• [Page excerpt]:

┏━━

There is no need to have an article called List of . . . when the list is short and there is no separate article saying what the President of the Commission is. List articles only make sense if there is already an article on the post separately. In addition the list name created an unreliable double direct. FearÉIREANN 00:06, 13 Sep 2003 (UTC)
Regarding ECSC, that is mentioned and its details are dealt with on ECSC pages. Regarding points on party, might be good to talk more on the non-political nature of the early Presidents but could you give us some sources on that first please?- J Logan t: 23:09, 29 June 2008 (UTC)

Image copyright problem with Image:Jean Rey Geneva.jpg[edit]

The image Image:Jean Rey Geneva.jpg is used in this article under a claim of fair use, but it does not have an adequate explanation for why it meets the requirements for such images when used here. In particular, for each page the image is used on, it must have an explanation linking to that page which explains why it needs to be used on that page. Please check

  • That there is a non-free use rationale on the image's description page for the use in this article.
  • That this article is linked to from the image description page.

┗━━

• [Task instructions]:
1. Decide whether each statement agrees with the talk page excerpt, answering yes or no and quoting the words from the excerpt that settle it: (a) The image with the fair-use claim is Image:Jean Rey Geneva.jpg. (b) A list article makes sense even when there is no separate article on the post. (c) The details of the ECSC are handled in this article.
2. Write what comes next in the talk page excerpt, starting after its last line.
The rows are separate material and are not part of the talk page excerpt.

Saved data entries
┏━━

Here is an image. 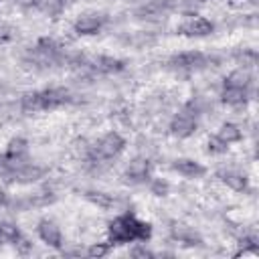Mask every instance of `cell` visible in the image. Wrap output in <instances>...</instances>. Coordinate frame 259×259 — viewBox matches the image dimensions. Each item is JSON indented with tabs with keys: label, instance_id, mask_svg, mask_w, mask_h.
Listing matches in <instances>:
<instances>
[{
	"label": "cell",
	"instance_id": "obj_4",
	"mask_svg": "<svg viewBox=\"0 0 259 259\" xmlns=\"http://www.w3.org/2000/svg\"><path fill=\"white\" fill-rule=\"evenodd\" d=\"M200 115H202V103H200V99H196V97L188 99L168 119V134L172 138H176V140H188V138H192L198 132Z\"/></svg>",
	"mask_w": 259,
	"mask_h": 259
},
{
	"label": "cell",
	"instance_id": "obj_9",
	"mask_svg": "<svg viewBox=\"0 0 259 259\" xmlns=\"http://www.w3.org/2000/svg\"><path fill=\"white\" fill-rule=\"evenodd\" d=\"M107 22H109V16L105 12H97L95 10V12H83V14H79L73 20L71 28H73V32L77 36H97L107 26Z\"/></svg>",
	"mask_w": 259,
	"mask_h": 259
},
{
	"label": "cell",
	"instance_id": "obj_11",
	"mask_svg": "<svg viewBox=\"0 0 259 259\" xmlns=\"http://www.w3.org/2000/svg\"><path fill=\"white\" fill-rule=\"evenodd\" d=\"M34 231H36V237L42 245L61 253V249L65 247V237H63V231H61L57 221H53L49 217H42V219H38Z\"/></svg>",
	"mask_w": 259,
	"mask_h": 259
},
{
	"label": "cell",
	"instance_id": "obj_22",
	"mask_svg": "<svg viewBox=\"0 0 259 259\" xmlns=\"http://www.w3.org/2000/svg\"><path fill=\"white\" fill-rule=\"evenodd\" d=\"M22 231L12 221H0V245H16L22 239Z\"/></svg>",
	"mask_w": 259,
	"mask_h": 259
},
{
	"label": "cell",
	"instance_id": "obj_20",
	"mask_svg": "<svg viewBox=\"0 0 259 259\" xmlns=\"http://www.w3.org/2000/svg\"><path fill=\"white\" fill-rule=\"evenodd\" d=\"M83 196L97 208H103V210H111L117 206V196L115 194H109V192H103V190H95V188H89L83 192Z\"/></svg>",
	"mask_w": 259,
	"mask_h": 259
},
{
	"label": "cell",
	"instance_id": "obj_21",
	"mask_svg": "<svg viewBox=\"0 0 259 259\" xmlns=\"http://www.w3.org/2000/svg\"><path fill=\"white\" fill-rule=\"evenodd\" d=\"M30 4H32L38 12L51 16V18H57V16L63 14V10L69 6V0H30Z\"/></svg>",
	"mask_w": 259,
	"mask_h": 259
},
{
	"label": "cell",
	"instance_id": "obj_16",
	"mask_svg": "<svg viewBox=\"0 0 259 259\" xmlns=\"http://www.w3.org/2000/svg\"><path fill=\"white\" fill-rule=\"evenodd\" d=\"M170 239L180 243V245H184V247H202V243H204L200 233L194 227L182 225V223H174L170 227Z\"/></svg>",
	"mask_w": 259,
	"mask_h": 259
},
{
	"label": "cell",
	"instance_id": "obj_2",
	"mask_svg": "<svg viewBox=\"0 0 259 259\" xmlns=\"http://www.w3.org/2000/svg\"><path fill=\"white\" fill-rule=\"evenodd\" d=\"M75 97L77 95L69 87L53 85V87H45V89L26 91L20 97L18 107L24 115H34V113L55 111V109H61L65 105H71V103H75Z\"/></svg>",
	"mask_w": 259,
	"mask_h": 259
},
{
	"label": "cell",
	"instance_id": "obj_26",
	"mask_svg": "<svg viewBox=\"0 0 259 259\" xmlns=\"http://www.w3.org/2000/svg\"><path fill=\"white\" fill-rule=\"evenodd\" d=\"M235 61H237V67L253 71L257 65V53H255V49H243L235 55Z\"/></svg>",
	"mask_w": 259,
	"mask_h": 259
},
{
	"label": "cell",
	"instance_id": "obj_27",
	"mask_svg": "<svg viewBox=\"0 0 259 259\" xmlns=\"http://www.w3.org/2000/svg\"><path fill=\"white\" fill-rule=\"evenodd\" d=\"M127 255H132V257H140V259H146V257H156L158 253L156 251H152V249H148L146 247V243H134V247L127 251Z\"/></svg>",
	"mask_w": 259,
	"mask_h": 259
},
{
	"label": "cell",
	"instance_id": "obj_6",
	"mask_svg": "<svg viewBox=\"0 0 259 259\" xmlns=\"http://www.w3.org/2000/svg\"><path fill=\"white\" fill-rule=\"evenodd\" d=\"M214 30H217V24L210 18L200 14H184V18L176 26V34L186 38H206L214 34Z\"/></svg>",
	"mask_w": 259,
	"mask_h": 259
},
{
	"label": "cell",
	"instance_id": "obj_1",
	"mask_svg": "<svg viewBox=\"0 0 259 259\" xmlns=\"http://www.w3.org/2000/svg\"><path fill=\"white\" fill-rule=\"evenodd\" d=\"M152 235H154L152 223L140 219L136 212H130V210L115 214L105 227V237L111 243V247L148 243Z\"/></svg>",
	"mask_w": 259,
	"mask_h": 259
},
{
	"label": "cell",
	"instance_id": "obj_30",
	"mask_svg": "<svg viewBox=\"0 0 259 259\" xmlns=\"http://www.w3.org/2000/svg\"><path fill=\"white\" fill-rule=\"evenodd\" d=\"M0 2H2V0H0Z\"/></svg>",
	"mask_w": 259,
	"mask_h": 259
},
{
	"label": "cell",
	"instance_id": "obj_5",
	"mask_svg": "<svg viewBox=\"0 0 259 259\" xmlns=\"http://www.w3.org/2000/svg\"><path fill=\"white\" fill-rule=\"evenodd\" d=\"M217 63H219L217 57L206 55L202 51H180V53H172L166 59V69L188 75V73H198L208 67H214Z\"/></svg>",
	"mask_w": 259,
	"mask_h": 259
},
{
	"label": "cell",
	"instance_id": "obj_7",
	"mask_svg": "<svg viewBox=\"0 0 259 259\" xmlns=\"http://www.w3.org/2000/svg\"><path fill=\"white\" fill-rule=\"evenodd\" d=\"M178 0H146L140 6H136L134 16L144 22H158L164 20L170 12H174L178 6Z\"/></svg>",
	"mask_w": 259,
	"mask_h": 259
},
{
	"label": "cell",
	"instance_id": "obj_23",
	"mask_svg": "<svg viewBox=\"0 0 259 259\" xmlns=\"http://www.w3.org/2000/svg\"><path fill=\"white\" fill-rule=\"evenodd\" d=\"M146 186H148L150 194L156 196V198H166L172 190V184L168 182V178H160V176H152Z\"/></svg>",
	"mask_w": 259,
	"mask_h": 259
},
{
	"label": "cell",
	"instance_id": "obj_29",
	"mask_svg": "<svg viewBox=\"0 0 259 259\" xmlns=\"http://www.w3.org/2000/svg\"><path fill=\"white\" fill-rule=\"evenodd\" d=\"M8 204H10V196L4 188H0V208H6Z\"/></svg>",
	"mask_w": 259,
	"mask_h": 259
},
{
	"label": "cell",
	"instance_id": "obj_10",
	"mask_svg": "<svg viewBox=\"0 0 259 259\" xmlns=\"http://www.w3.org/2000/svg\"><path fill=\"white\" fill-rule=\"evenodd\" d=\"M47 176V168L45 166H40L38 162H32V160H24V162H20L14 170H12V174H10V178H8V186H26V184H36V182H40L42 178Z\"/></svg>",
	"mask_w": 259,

┗━━

• [Outputs]:
1.
(a) Yes: "The image Image:Jean Rey Geneva.jpg is used in this article under a claim of fair use"
(b) No: "List articles only make sense if there is already an article on the post separately."
(c) No: "its details are dealt with on ECSC pages."

2.
The following images also have this problem:

This is an automated notice by FairuseBot. For assistance on the image use policy, see Wikipedia:Media copyright questions. --23:52, 16 September 2008 (UTC)

Error concerning end of presidency[edit]

In the article under the section term of office, it is stated that "In the Treaty of Lisbon, the European Council can end the President's term of office in the event of an impediment or serious misconduct (article 9B (5))." with a reference to the Lisbon treaty. This reference is to the wrong president, meaning the right to end the presidents term is relating to the president of the European Council, NOT the Commission president. Therefore I removed this part from the article. -- (talk) 16:53, 31 January 2011 (UTC)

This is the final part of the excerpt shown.